Phase 1: Research and Network

Overall this step should take you anywhere from 3 months to 3 years.  For me, I spent a little longer in this phase, as I wanted to enjoy meeting people and talking beer.  To this day, I continue to research and meet with people.  I am always meeting with friends, associates, mentors, people with experience to learn as much as possible.  At the end of day, a lot of people could potentially skip this step and move onto phase 2 if you are pretty aware what is happening with craft beer.
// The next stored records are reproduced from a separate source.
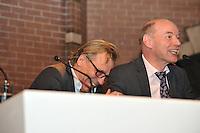 VOETBAL: ABE LENSTRA STADION: HEERENVEEN: 14-01-2014, Nieuwjaarsreceptie, forum: Jan Mulder, Wim Anker, ©foto Martin de Jong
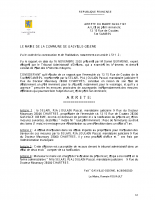 20-1101 ARRETE DU MAIRE PERIL IMMINENT SAMREV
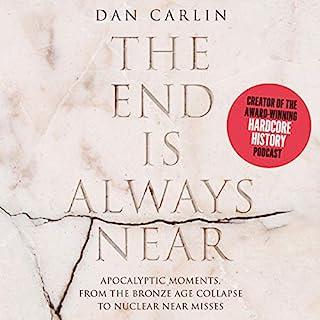 Page de couverture de The End Is Always Near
  1. Have the dream:  I’m not sure how others get this, but I got it from my family genes.  Some people get it from a dead-end job, seeing others follow their passion, or just a need to be an entrepreneur.  What 
  2. Make sure your family and friends are supportive of the dream:  If these people don’t support your dream, and view it as selfish and a bad decision, then maybe you need to look in the mirror and really take stock of what the hell you are doing.  I have probably spent about 5,000 hours of my time on this plan so far, without making a single penny.  In fact, this business has cost me thousands of dollars on top of the time.  When the brewery finally starts selling beer, I am sure there will not be a lot of money to go around, so I expect to make a very modest wage for several years.  If you don’t have friends and family that support you through these tough times, going into this business should be a non-starter.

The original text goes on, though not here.